▸ **WHAT YOU HAVE TO DO**
Write out every line of the records below as a numbered list, leaving out the blank lines.

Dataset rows
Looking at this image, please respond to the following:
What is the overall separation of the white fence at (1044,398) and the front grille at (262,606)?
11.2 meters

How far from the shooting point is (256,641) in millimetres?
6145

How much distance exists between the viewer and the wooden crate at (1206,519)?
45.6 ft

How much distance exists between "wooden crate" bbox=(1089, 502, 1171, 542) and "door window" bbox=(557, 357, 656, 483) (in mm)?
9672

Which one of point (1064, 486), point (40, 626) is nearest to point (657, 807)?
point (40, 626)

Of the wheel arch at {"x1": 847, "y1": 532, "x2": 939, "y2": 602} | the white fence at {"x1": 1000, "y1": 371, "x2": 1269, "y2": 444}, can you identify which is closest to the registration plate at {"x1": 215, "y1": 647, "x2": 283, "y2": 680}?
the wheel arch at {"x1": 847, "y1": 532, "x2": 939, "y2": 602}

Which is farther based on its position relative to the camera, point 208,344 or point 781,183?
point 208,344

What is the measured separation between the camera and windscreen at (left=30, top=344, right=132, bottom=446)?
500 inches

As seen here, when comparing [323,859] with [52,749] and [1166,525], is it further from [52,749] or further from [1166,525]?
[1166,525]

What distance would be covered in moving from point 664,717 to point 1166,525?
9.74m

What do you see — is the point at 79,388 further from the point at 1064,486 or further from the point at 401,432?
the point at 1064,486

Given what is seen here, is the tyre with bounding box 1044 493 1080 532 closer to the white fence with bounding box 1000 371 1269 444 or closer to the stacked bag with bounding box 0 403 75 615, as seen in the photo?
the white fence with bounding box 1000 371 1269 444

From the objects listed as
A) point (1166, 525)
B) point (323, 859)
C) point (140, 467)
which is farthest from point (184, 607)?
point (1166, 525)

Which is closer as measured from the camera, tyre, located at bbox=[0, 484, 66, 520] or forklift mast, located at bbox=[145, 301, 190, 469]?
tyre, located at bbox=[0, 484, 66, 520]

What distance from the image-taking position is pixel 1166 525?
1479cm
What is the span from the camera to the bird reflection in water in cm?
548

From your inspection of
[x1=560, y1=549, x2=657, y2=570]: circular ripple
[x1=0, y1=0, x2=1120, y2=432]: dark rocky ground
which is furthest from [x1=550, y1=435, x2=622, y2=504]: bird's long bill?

▸ **EXERCISE RESPONSE**
1. Looking at this image, please respond to the following:
2. What is the overall separation of the white fence at (1044,398) and the front grille at (262,606)?
3. 11.2 meters
4. How far from the shooting point is (256,641) in millimetres?
5. 6145
6. How much distance exists between the viewer and the wooden crate at (1206,519)?
7. 45.6 ft
8. How much distance exists between "wooden crate" bbox=(1089, 502, 1171, 542) and "door window" bbox=(557, 357, 656, 483) (in mm)?
9. 9672
10. Which one of point (1064, 486), point (40, 626) is nearest to point (657, 807)?
11. point (40, 626)
12. Of the wheel arch at {"x1": 847, "y1": 532, "x2": 939, "y2": 602} | the white fence at {"x1": 1000, "y1": 371, "x2": 1269, "y2": 444}, can you identify which is closest to the registration plate at {"x1": 215, "y1": 647, "x2": 283, "y2": 680}?
13. the wheel arch at {"x1": 847, "y1": 532, "x2": 939, "y2": 602}
14. Which is farther based on its position relative to the camera, point 208,344 or point 781,183?
15. point 208,344
16. What is the measured separation between the camera and windscreen at (left=30, top=344, right=132, bottom=446)?
17. 500 inches
18. As seen here, when comparing [323,859] with [52,749] and [1166,525], is it further from [52,749] or further from [1166,525]?
19. [1166,525]
20. What distance would be covered in moving from point 664,717 to point 1166,525?
21. 9.74m
22. What do you see — is the point at 79,388 further from the point at 1064,486 or further from the point at 401,432?
23. the point at 1064,486
24. Given what is seen here, is the tyre with bounding box 1044 493 1080 532 closer to the white fence with bounding box 1000 371 1269 444 or closer to the stacked bag with bounding box 0 403 75 615, as seen in the photo?
25. the white fence with bounding box 1000 371 1269 444
26. From the objects listed as
27. A) point (1166, 525)
28. B) point (323, 859)
29. C) point (140, 467)
30. which is farthest from point (184, 607)?
31. point (1166, 525)
32. Which is closer as measured from the camera, tyre, located at bbox=[0, 484, 66, 520] or forklift mast, located at bbox=[145, 301, 190, 469]?
33. tyre, located at bbox=[0, 484, 66, 520]
34. What distance from the image-taking position is pixel 1166 525?
35. 1479cm
36. What is the span from the camera to the bird reflection in water in cm?
37. 548
38. From your inspection of
39. [x1=560, y1=549, x2=657, y2=570]: circular ripple
40. [x1=0, y1=0, x2=1120, y2=432]: dark rocky ground
41. which is furthest from [x1=550, y1=435, x2=622, y2=504]: bird's long bill?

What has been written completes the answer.